Twenty years ago I passed through the train station in Budapest, Hungary. My family and I were escaping the civil strife that left my country divided, fragmented and completely devastated. Today, I saw the images of Syrian refugees roaming around the same space as we did so many years ago attempting to reach som foreign country. Strange how things coincide. Insecurity along with the fear of the unknown lingers in those tracks. The steel tracks carry the inhibitions and hopes for what is about to unravel. Especially, when a child enters this sphere of unpredictability, the reality becomes altered and forever layered. Do the halls of the station show the scars of our childlish fears??
The images reminded me of crossroads of life; a space where the destination is not reached, where the limbo becomes the safest zone. I never really put much thought into this station, it was just a distant memory, but now I want to find out where this in-between room is, what it really is, whose name it carries. All of those people running away from broken homes in hopes of stability walk through the same halls as we did, waiting for the trains with unmarked tickets to take them somewhere else, some place safe.
A refugee - an escapee - a runner - a fleeter - in a search for "home". Two decades later, two foreign lands away, I still linger in the same station in Budapest. How symbolic life can be!!!
A refugee - an escapee - a runner - a fleeter - in a search for "home". Two decades later, two foreign lands away, I still linger in the same station in Budapest. How symbolic life can be!!!
I wonder if I will ever find my way back to the streets of Budapest. Those Hungarian winters where the thoughts freeze and remain solidified into ice cubes of immobility, will remain within me. Yet, the train approaches the station and we aimlessly board it without glancing back on this layover that took place at the specific time, in a particular place.

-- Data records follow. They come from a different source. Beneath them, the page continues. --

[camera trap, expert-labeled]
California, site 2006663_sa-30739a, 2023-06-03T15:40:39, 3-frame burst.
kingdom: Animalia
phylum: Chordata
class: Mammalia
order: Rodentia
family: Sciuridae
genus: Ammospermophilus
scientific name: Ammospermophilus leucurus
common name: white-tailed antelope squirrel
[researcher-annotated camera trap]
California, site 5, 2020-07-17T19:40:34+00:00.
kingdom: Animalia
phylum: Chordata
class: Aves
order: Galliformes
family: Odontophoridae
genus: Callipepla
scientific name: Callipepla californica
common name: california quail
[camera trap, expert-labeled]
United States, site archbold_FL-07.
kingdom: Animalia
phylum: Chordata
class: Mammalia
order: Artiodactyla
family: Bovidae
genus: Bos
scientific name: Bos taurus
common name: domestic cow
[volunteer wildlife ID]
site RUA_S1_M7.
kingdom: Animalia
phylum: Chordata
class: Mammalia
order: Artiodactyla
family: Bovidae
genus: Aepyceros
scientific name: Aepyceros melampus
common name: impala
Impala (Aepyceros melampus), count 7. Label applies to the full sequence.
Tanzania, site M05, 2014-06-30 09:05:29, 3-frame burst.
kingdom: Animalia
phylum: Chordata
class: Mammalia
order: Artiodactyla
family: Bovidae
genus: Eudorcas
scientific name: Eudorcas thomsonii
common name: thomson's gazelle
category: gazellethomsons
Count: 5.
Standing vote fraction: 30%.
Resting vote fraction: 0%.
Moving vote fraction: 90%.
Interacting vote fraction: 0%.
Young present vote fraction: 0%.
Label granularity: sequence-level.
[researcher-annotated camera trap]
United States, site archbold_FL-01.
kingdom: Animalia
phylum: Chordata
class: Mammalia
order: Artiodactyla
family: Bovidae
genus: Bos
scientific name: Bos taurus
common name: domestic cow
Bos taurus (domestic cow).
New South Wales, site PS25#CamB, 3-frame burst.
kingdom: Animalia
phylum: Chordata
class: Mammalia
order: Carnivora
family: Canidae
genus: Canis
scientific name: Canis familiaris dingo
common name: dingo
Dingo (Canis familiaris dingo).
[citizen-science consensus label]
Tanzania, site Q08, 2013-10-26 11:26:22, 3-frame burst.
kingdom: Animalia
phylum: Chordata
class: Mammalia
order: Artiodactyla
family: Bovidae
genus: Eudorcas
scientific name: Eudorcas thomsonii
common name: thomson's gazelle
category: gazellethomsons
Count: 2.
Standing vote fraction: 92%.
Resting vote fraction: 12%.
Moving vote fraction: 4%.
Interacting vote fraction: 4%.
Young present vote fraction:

I hope that they will find a spot where they can root into the soil and rediscover the meaning of safety. I sincerely wish for their well being for I know what they feel. Particularly, the children whose childhoods came to an abrupt end. They will become in-betweeners, just like I did. Soon enough they will discover the meaning of nostalgia where melancholy resides ubiquitously every day of their lives. They will be exposed to new ways of existing; they will supersede their parents' thinking; their mentalities will be molded as they learn that every new day requires adaptability - an assimilation just to get through the day, to get ahead. Yet, all of us will always remain stuck at that station for the rest of our days. We will wonder what would have happened if we mounted a different train. Sometimes we will perplex about the possibilities of heading back to the place that breathes our names, the place where our footsteps are imprinted on the streets as scars. Still, we will always stay in Budapest while trying to find a corner to call our own. My dear in-betweeners, we are thrusted onto the tracks of forced choices that were never truly ours.
One day, I will find out the name of the train station in Budapest.